Provided records
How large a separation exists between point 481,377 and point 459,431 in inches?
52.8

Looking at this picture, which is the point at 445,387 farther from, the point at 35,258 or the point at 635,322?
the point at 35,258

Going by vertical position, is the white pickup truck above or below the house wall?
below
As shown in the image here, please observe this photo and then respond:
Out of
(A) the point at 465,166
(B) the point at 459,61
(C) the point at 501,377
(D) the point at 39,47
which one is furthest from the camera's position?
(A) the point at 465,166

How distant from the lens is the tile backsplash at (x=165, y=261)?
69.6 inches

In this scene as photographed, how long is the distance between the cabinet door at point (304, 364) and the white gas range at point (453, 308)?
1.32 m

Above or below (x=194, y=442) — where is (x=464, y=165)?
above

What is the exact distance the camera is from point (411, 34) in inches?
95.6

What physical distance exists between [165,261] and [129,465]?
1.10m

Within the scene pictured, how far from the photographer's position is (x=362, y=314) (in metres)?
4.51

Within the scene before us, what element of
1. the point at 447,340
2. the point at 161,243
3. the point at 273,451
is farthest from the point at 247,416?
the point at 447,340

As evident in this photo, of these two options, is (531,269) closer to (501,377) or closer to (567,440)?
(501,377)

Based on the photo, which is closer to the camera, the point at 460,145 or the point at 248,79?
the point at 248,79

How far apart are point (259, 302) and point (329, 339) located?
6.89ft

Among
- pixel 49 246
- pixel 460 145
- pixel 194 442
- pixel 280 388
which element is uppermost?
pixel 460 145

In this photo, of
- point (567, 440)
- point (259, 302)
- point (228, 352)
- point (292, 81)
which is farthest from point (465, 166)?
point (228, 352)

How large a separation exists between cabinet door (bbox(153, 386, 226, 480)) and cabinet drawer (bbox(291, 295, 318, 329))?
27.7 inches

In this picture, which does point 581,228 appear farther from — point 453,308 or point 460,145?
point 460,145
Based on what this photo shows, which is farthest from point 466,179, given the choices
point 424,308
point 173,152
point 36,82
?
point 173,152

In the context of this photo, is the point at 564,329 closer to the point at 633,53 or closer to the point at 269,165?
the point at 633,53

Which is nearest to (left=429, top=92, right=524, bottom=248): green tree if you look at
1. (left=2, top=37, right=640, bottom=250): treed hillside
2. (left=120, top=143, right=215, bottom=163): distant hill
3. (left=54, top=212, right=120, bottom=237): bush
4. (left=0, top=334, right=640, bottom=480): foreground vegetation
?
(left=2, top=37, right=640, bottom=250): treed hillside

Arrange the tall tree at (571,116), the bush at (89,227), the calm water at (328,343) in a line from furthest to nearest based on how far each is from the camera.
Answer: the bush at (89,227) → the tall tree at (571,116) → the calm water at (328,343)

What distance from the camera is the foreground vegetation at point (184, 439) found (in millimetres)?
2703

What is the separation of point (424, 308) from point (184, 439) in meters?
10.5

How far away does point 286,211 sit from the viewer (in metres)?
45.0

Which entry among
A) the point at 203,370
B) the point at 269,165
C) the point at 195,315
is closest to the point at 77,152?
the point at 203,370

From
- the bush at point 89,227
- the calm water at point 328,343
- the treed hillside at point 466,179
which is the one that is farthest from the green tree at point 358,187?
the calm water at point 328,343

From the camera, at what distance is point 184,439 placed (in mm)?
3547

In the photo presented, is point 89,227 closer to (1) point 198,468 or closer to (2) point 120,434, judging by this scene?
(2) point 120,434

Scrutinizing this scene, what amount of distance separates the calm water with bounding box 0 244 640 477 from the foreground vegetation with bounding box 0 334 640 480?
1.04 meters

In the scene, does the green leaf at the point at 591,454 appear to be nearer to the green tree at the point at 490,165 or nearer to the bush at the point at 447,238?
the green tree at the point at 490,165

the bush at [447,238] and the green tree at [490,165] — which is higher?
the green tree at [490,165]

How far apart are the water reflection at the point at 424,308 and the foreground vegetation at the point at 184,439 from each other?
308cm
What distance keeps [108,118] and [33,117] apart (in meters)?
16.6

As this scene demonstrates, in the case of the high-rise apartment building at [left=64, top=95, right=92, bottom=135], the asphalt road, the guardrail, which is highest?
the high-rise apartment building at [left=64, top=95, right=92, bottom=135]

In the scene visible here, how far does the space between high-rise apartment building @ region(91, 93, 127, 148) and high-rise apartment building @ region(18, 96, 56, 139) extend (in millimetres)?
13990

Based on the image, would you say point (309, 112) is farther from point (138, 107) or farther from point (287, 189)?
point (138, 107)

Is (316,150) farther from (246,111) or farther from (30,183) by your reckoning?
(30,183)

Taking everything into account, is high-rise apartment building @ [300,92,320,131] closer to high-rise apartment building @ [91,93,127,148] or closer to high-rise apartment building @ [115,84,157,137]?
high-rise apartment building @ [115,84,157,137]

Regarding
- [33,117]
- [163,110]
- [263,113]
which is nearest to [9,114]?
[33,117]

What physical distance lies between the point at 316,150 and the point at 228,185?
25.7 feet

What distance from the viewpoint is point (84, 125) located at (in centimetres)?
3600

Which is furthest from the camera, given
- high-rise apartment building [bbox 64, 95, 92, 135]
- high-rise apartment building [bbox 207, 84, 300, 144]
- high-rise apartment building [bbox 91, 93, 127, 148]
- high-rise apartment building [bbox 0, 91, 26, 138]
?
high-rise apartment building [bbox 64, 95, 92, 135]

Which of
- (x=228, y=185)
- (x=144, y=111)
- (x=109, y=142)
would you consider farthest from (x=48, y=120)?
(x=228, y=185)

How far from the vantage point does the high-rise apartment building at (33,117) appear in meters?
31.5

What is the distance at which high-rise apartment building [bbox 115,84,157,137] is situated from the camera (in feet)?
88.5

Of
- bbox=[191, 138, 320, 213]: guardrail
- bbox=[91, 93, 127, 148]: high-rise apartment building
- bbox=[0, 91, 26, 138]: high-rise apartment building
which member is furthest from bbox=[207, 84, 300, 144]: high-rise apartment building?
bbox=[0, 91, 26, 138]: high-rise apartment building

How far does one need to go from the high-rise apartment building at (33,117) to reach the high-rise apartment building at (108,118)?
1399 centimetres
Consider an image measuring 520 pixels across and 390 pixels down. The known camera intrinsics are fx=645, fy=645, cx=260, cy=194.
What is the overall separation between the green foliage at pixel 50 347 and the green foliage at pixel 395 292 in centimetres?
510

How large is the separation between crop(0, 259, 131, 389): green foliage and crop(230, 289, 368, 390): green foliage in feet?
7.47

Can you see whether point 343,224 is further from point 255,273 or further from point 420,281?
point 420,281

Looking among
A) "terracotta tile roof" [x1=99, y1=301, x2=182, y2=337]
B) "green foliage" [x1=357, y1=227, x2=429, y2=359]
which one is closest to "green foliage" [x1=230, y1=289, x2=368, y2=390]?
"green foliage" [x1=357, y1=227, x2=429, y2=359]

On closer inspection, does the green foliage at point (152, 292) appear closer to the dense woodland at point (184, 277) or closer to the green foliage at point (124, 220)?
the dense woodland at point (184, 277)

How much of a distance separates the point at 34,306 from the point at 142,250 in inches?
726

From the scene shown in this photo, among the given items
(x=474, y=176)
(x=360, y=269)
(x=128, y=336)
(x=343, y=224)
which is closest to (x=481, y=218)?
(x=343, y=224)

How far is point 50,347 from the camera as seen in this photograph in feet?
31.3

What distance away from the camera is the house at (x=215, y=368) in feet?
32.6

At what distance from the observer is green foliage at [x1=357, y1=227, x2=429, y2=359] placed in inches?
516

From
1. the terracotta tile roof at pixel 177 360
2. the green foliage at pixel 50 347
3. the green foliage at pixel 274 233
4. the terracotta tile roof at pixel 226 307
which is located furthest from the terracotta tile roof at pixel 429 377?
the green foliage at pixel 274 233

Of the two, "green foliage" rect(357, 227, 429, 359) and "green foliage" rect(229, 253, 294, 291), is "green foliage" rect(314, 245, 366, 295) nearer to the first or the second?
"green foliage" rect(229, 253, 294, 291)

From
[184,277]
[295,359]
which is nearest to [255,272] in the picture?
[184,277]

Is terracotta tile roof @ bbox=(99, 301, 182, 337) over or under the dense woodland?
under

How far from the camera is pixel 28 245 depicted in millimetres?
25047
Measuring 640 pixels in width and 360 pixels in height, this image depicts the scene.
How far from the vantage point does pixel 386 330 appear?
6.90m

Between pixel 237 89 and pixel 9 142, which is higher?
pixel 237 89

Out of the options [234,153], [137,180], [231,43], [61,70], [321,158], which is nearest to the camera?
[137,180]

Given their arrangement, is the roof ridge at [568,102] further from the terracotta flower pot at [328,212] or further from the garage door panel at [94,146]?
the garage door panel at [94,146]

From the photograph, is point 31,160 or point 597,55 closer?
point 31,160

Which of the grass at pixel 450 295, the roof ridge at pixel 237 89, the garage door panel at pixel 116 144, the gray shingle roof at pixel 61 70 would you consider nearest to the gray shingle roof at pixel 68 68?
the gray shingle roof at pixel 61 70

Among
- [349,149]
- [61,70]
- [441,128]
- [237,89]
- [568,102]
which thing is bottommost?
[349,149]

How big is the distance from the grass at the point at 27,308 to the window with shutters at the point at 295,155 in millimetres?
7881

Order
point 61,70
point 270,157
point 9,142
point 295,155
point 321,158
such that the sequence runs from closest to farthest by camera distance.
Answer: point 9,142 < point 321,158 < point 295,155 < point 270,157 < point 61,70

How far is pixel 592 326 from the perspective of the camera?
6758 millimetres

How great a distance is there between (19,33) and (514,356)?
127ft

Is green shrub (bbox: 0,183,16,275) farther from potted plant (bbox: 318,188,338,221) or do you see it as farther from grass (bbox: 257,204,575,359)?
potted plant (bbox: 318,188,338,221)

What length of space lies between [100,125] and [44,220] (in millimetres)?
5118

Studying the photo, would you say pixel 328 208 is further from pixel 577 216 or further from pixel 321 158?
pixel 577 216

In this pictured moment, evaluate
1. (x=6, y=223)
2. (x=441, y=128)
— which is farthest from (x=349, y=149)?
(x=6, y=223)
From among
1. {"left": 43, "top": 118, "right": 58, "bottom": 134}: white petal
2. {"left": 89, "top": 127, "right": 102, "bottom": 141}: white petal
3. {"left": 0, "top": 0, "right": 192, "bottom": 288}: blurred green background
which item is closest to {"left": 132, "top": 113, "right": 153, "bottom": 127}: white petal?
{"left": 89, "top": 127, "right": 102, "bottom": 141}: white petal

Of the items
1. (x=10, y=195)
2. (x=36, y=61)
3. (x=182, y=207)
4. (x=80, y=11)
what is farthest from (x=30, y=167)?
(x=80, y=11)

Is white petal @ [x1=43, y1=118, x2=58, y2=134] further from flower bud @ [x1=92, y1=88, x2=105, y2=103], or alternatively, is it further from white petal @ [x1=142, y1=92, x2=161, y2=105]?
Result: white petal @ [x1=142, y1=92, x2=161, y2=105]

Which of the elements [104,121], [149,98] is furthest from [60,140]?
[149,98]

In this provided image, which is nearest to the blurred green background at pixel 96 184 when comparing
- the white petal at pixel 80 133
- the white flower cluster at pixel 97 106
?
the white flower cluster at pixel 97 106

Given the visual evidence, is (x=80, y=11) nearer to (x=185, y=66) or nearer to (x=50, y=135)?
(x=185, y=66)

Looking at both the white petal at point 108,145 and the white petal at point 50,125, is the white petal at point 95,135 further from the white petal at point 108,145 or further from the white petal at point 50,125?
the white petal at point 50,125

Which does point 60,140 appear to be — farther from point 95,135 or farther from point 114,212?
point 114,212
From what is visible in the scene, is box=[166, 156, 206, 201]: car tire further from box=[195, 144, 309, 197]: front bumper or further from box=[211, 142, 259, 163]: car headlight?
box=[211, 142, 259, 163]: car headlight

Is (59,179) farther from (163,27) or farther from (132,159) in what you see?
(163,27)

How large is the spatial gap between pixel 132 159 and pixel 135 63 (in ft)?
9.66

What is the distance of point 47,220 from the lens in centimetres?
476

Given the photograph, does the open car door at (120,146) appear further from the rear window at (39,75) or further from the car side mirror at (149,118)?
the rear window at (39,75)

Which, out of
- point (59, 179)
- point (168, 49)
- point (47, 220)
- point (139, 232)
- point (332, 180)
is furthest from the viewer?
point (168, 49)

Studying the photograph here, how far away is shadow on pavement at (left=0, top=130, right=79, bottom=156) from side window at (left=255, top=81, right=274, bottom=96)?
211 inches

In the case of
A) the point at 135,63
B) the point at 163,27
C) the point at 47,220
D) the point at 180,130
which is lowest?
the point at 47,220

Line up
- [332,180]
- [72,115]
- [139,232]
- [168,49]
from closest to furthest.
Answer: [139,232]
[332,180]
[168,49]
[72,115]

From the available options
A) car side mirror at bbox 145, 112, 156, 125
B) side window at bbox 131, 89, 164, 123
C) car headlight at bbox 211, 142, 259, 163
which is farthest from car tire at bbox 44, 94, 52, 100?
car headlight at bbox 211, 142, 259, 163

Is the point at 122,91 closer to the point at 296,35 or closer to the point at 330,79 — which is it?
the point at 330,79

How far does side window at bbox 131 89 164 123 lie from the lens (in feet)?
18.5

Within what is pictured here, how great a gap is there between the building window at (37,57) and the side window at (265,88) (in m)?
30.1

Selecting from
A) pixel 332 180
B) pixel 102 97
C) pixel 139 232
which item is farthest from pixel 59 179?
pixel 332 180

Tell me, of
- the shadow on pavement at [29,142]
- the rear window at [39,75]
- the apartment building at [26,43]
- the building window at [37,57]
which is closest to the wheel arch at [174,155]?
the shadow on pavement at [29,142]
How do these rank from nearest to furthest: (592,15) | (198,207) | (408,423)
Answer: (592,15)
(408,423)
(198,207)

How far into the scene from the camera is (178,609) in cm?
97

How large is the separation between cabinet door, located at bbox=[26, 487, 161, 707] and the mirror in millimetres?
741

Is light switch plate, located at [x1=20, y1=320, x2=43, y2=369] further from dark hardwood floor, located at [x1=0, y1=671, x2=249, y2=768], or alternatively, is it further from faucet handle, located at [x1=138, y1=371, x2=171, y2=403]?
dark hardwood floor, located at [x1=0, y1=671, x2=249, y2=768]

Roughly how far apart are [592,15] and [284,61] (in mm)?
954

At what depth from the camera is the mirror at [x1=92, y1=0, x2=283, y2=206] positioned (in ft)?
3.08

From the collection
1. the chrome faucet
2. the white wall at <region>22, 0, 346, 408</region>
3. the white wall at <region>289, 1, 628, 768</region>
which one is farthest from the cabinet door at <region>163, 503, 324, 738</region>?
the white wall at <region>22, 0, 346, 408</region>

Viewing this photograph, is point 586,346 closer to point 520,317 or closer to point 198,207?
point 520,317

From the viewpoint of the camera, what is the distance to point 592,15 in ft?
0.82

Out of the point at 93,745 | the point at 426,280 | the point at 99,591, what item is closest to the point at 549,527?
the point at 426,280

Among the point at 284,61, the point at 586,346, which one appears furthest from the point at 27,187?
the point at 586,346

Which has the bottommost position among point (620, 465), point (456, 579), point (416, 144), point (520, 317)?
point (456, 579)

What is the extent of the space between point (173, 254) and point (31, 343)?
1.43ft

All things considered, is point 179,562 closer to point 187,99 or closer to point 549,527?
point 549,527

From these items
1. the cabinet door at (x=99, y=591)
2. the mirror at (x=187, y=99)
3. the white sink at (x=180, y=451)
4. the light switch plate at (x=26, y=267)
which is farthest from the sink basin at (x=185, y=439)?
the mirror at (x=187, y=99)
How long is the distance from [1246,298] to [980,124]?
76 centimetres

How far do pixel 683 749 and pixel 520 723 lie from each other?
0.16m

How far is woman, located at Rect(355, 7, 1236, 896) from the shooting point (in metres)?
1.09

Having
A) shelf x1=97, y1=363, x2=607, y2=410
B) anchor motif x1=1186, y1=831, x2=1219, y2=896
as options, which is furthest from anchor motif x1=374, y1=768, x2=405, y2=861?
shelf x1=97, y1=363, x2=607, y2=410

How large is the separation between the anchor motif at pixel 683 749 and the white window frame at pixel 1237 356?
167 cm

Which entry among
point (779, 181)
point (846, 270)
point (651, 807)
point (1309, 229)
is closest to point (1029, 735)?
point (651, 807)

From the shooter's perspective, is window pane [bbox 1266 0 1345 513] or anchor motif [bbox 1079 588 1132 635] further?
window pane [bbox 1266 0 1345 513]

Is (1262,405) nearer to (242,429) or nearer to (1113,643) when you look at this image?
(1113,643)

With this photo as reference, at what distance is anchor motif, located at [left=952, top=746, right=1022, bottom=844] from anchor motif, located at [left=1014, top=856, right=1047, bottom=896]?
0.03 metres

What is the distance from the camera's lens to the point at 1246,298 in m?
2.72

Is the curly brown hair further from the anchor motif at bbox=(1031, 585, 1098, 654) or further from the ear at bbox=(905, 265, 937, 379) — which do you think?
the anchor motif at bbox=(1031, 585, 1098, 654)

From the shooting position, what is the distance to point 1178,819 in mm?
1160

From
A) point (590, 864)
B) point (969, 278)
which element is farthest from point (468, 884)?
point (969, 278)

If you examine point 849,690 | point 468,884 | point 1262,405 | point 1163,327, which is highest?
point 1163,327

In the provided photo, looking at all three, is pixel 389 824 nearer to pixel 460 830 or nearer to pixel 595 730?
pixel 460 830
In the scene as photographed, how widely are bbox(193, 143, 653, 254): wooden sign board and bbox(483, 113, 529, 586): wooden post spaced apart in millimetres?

Problem
Write out, word for word, the line containing "What is the distance from" and every line after it to the end of the data above.

Exercise response
What is the distance from the camera's lens to the point at 1246,298 in m?
2.72

Is the curly brown hair further from the anchor motif at bbox=(1031, 585, 1098, 654) or further from the ear at bbox=(905, 265, 937, 379) — which do you think?
the anchor motif at bbox=(1031, 585, 1098, 654)

From the shooting position, what is the distance to point 1178,819 in mm?
1160

From
A) point (590, 864)
B) point (969, 278)
which element is farthest from point (468, 884)?
point (969, 278)

If you examine point 849,690 | point 468,884 | point 1262,405 | point 1163,327, which is highest?
point 1163,327

In the provided photo, looking at all three, is pixel 389 824 nearer to pixel 460 830 or nearer to pixel 595 730?
pixel 460 830
In the scene as photographed, how widely are bbox(193, 143, 653, 254): wooden sign board and bbox(483, 113, 529, 586): wooden post spaced apart in millimetres?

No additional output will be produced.